Development and validation of the General Health Numeracy Test (GHNT)

Objective

Because existing numeracy measures may not optimally assess ‘health numeracy’, we developed and validated the General Health Numeracy Test (GHNT).

Methods

An iterative pilot testing process produced 21 GHNT items that were administered to 205 patients along with validated measures of health literacy, objective numeracy, subjective numeracy, and medication understanding and medication adherence.
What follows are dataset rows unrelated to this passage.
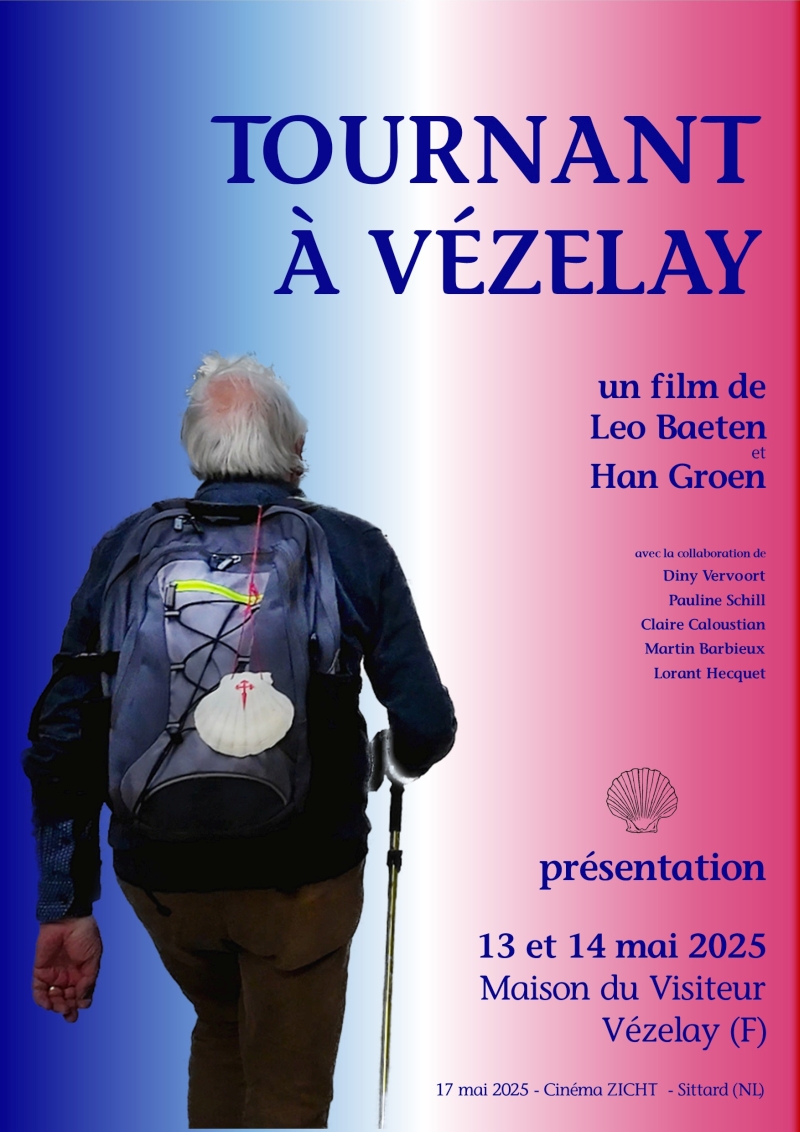 TOURNANT
À VÉZELAY

un film de
Leo Baeten
et
Han Groen

avec la collaboration de
Diny Vervoort
Pauline Schill
Claire Caloustian
Martin Barbieux
Lorant Hecquet

présentation

13 et 14 mai 2025
Maison du Visiteur
Vézelay (F)

17 mai 2025 - Cinéma ZICHT - Sittard (NL)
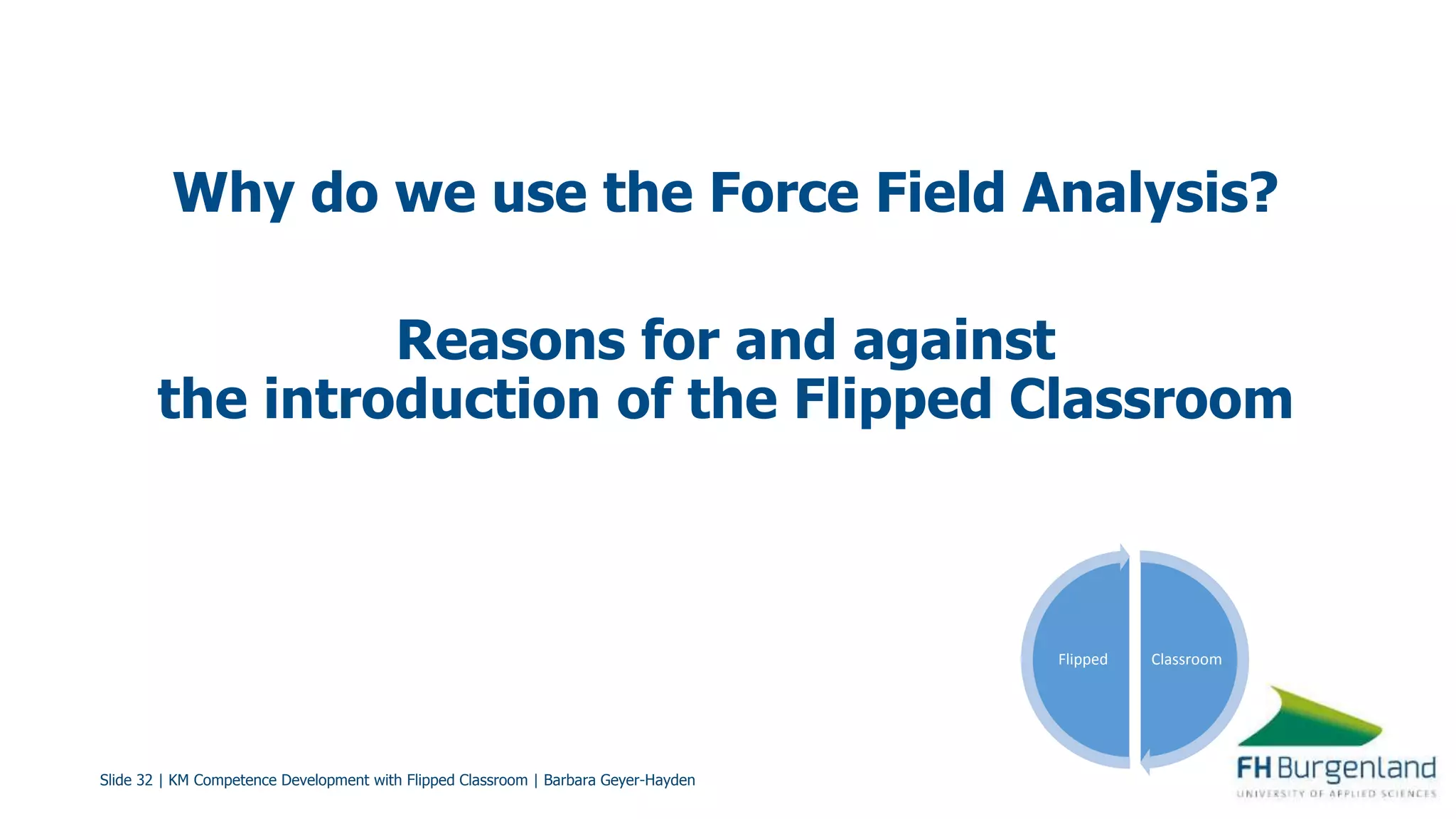 Why do we use the Force Field Analysis?

Reasons for and against the introduction of the Flipped Classroom

Flipped

Classroom

Slide 32 | KM Competence Development with Flipped Classroom | Barbara Geyer-Hayden

FH Burgenland
UNIVERSITY OF APPLIED SCIENCES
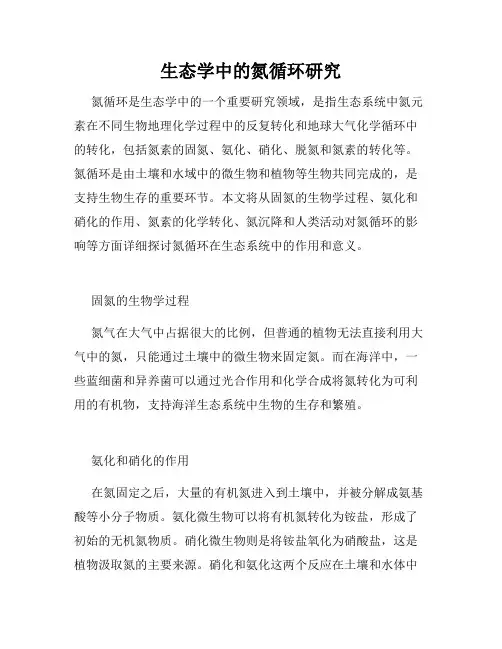 生态学中的氮循环研究

氮循环是生态学中的一个重要研究领域，是指生态系统中氮元素在不同生物地理化学过程中的反复转化和地球大气化学循环中的转化，包括氮素的固氮、氨化、硝化、脱氮和氮素的转化等。氮循环是由土壤和水域中的微生物和植物等生物共同完成的，是支持生物生存的重要环节。本文将从固氮的生物学过程、氨化和硝化的作用、氮素的化学转化、氮沉降和人类活动对氮循环的影响等方面详细探讨氮循环在生态系统中的作用和意义。

固氮的生物学过程

氮气在大气中占据很大的比例，但普通的植物无法直接利用大气中的氮，只能通过土壤中的微生物来固定氮。而在海洋中，一些蓝细菌和异养菌可以通过光合作用和化学合成将氮转化为可利用的有机物，支持海洋生态系统中生物的生存和繁殖。

氨化和硝化的作用

在氮固定之后，大量的有机氮进入到土壤中，并被分解成氨基酸等小分子物质。氨化微生物可以将有机氮转化为铵盐，形成了初始的无机氮物质。硝化微生物则是将铵盐氧化为硝酸盐，这是植物汲取氮的主要来源。硝化和氨化这两个反应在土壤和水体中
We assessed the GHNT's internal consistency reliability, construct validity, and explored its predictive validity.

Results

On average, participants were 55.0 ± 13.8 years old, 64.9% female, 29.8% non-White, and 51.7% had incomes ≤$39 K with 14.4 ± 2.9 years of education. Psychometric testing produced a 6-item version (GHNT-6). The GHNT-21 and GHNT-6 had acceptable-good internal consistency reliability (KR-20 = 0.87 vs. 0.77, respectively). Both versions were positively associated with income, education, health literacy, objective numeracy, and subjective numeracy (all p < .001). Furthermore, both versions were associated with participants’ understanding of their medications and medication adherence in unadjusted analyses, but only the GHNT-21 was associated with medication understanding in adjusted analyses.

Conclusions

The GHNT-21 and GHNT-6 are reliable and valid tools for assessing health numeracy.

Practice implications

Brief, reliable, and valid assessments of health numeracy can assess a patient's numeracy status, and may ultimately help providers and educators tailor education to patients.